We live in a world where tragedies like mass shootings, suicides, and
acts of war seem to be more common. Talking to your child about these
tragedies can be a good way to help them understand, cope, and
process these events and can help your child deal with the trauma in a
healthy way. Here are some great tips on how to go about talking to
your child about a tragedy.
Age Appropriate Honesty
Your children will hear about tragedies on the news, on the radio, at
school, and even on social media, and they will definitely have
questions. Answer those questions as honestly as possible while
remaining age appropriate.
For example, very young children should not hear about details of mass
shootings. Instead, explaining that there was a mass shooting where a
lot of people got hurt, and some people even died, and telling them
that it was very sad is enough to let your child know what happened
without over-burdening them with details that their young minds
Your child will likely have a lot of questions about why someone would
commit suicide, or what would make someone want to commit an act
of terror, or murder someone. The National Child Traumatic Stress
Network says that answering children’s questions directly is critical.
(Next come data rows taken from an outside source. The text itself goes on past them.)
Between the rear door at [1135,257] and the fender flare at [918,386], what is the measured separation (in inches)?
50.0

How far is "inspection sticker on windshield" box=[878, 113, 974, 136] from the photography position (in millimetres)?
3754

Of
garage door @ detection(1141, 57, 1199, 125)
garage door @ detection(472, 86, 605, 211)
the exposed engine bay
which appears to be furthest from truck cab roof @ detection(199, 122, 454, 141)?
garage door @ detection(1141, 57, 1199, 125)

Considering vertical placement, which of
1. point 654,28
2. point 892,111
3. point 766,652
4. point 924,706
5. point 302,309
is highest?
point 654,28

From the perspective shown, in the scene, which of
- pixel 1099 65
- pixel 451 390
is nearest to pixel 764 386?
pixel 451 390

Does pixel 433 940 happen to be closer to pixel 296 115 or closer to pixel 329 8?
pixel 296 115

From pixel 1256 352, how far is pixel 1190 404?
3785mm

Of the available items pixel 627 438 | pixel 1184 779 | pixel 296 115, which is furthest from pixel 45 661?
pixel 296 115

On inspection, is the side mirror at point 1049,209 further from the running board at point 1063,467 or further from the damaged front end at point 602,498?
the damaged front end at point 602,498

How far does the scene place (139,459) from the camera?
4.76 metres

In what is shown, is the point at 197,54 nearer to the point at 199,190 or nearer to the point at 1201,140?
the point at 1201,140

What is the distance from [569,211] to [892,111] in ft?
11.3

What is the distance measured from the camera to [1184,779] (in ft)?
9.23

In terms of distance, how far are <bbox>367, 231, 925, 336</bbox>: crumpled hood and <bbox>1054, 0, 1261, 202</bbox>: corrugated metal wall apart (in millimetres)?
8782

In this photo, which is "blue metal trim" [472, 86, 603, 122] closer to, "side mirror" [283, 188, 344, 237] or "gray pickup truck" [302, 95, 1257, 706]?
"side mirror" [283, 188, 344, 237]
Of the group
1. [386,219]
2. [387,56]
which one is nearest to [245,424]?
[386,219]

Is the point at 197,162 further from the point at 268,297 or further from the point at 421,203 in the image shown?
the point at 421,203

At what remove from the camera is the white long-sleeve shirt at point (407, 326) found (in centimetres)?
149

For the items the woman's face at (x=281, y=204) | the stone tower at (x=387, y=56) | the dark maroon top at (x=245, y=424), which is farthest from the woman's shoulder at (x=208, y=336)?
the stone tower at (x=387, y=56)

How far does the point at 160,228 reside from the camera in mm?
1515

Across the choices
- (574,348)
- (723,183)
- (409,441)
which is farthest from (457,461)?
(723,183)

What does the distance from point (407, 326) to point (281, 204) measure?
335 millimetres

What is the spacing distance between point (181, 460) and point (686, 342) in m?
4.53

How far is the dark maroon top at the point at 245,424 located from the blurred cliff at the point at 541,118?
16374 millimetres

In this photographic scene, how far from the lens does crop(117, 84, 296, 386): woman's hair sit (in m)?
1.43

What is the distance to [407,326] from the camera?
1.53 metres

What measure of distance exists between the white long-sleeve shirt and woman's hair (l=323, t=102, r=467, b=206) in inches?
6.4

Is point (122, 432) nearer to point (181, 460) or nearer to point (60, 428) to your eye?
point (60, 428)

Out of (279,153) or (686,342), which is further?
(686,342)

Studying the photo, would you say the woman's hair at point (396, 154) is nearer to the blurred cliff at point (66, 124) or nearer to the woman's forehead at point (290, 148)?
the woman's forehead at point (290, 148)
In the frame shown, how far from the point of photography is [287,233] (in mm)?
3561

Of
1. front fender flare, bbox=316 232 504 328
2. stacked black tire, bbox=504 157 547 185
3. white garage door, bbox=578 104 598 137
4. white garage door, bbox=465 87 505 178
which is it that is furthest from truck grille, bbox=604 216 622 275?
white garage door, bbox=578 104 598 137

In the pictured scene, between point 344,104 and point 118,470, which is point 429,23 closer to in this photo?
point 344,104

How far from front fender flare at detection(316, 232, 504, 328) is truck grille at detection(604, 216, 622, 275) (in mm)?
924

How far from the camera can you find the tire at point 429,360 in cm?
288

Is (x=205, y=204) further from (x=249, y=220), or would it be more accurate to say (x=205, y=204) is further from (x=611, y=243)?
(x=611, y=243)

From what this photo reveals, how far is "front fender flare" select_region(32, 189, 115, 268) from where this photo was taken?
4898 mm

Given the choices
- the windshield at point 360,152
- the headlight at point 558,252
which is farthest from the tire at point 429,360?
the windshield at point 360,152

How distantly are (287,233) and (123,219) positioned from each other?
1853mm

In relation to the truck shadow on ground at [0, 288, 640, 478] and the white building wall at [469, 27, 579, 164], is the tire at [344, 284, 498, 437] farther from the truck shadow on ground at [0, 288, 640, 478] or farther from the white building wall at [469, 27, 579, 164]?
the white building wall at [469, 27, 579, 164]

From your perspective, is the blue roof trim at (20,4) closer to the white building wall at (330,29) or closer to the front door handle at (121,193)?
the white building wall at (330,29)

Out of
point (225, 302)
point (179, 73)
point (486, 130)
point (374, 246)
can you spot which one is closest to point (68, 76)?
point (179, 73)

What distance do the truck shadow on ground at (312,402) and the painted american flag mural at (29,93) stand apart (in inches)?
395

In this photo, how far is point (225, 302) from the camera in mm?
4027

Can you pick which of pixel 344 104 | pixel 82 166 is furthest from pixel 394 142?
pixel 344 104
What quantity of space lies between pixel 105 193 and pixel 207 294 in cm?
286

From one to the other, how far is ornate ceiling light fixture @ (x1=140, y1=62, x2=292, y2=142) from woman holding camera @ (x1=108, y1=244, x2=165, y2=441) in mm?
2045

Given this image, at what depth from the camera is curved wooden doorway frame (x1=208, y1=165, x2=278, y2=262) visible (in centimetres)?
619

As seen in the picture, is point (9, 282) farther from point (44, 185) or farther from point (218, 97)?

Answering their questions simply, and honestly can really open up
some great discussion about choices, desperation, getting help, and
turning to God.
Discussing tragedy is always emotional, confusing, and frightening for
many children. Comfort them by including scripture in your discussions.
Discuss redemption, forgiveness, God's Love, Heaven or the After Life,
and most of all, discuss hope with your children. This will help them to
feel calmer, and more at ease in dark times. It could also be helpful to
discuss prayer with your children, and tell them that prayer can help
others heal and that it is a great way to help those whose lives have
been changed by horrible events.
Acts of terror, mass shootings, deaths, suicides, murders, and other
dark times can make a children feel insecure. The Mayo Clinic
encourages reassuring chlldren. Let them know you love them, and are
watching over them. Let them know that God loves them and watches
over them too. Let them know they are safe in their own world, and
that things will eventually work out. Hugs, kisses, and positive words of
comfort are huge tools for calming frightened children.
It is healthy for children to understand that there is darkness in this
world. Just remember to keep it age appropriate while still remaining
honest, and remind your children of God's love, and help them
understand that they are safe with you. Children are resilient. Give
them the opportunity to grow in faith and confidence in the face of trial.